> **DOCUMENT SECTION**:

━━━━

Design Uber (Ride-Hailing Platform)
1. Requirements
Functional
- Riders can request rides by pickup and drop-off locations; see ETA, fare estimate, and driver assignment.
- Drivers go online/offline, accept or decline offers, navigate to pickup and drop-off, complete trips.
- Live trip tracking for rider and support; surge pricing when demand exceeds supply.
- Payments after trip completion; ratings and dispute hooks (payment detail out of scope here).
- Support for multiple vehicle categories and regional rules.
Non-Functional
- Scale: tens of millions of DAU globally; peak write QPS for location updates in the hundreds of thousands; matching path low tens of thousands QPS per metro.
- Latency: driver discovery and match offer under ~2–5 s p99 in dense cities; ETA read p99 under ~500 ms when cached.
- Availability: core dispatch and safety-critical paths target 99.99%; maps and estimates may degrade gracefully.

━━━━

> **TASK GOAL**: In the Uber design document, what condition triggers surge pricing? Answer in one to three sentences. Work only from the text above.

━━━━

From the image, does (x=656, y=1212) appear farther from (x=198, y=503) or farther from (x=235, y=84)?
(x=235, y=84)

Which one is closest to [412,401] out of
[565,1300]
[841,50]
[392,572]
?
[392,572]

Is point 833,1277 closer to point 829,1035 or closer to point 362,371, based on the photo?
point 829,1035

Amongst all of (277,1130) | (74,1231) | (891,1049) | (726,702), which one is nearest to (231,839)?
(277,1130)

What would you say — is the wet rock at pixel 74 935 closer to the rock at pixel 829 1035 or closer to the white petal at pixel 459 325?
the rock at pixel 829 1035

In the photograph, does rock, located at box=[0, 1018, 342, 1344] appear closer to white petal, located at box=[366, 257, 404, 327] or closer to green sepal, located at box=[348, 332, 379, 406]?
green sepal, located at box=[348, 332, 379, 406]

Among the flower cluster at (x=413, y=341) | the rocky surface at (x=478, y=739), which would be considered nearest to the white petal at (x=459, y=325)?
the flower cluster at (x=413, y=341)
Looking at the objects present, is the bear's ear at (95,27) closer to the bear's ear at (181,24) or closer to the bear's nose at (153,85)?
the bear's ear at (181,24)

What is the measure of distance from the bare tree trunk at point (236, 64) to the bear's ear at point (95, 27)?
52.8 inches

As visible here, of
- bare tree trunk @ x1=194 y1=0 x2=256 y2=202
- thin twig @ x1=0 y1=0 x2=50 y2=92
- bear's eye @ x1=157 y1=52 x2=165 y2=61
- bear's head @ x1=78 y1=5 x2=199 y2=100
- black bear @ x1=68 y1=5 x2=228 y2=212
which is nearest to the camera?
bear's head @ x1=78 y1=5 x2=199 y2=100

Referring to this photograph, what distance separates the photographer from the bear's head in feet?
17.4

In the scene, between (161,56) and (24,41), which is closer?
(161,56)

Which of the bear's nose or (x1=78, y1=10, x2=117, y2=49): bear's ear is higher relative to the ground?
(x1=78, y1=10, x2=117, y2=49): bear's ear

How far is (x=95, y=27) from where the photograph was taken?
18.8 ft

━━━━

> **FINISHED TASK**: Surge pricing applies when demand exceeds supply.